BeMyEye Acquires Computer Vision Firm Metaliquid

BeMyEye-acquires-Computer-Vision-company-Metaliquid

BeMyEye’s clients will now obtain, in real-time, corrective actions from complex retail scenes at scale

BeMyEye has announced the acquisition of Metaliquid, a Computer Vision company specialising in audio and video analysis based on deep-learning technology.

With the integration of Metaliquid’s cutting edge Computer Vision technology, BeMyEye’s clients will now obtain, in real-time, corrective actions from complex retail scenes at scale. Metaliquid’s AI technology dramatically improves the performance and ROI of field teams at a time when CPGs are under significant pressure to improve efficiency across the board.

Metaliquid has developed an innovative deep-learning solution designed explicitly for extracting descriptive, time-coded metadata from audio, image, and video contents in real-time. Leveraging proprietary deep-learning frameworks and neural network architectures, Metaliquid’s solution is proven to deliver production-grade AI applications with exceptional accuracy levels to a broad range of industries including media and broadcasting, retail and security.

“Most of our clients already experience up to 20% improvements in key store execution metrics like Assortment Compliance and Share of Shelf, which result in double-digit revenue growth. Leveraging Metaliquid’s real-time Computer Vision capabilities will take our clients’ in-store execution to the next level, significantly boosting their market share. We’ve worked with Metaliquid for over 18 months and have been impressed with the way their tech and capabilities have improved success in-store,” Luca Pagano, CEO, BeMyEye.

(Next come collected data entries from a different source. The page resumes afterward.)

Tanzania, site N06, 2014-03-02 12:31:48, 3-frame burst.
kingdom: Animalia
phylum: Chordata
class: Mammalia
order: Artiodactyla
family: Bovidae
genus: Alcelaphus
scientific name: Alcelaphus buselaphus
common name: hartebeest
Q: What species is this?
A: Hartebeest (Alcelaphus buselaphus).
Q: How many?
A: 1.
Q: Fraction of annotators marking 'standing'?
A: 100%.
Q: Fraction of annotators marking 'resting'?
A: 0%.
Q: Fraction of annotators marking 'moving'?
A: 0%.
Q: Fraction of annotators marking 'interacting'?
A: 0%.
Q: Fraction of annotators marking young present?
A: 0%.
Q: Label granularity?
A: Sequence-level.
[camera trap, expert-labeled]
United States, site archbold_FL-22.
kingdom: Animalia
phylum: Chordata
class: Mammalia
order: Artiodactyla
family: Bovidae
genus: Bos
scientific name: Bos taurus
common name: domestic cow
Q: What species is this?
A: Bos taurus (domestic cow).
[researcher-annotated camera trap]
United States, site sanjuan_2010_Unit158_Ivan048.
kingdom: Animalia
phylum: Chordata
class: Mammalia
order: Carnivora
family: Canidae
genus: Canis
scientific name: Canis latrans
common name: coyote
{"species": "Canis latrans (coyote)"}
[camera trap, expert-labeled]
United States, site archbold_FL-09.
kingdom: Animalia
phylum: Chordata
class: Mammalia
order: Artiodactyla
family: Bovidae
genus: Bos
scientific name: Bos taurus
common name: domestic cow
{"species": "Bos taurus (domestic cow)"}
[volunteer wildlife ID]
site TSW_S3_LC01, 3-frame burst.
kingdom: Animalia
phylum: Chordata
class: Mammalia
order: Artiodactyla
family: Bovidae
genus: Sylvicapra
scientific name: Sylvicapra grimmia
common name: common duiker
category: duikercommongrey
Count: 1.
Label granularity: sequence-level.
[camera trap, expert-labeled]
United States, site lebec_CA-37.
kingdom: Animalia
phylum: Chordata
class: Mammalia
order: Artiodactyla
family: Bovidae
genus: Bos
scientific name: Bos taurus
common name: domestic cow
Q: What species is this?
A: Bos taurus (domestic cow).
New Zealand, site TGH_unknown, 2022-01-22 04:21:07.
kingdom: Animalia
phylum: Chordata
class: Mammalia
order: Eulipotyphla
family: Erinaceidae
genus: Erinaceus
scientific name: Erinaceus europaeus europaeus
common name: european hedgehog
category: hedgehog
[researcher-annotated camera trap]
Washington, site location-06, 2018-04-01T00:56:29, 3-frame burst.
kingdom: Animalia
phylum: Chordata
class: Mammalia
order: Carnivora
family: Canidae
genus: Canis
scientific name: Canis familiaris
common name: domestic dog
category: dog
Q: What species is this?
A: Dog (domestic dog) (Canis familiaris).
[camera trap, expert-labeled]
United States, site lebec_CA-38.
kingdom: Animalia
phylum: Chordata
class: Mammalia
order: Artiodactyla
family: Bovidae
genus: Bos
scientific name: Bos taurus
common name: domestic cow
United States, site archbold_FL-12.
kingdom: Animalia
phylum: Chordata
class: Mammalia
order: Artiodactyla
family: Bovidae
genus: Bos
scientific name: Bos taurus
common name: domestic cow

Simone Bronzin, formerly CEO of Metaliquid and now CTO of BeMyEye, said: “We are very excited to join a company with such a great product and portfolio of clients like BeMyEye. Moreover, BeMyEye’s crowd can be a game-changer in Computer Vision. It enables the labelling and annotation of datasets on an enormous scale, thus reducing the time and cost of deployment on an AI-based solution.”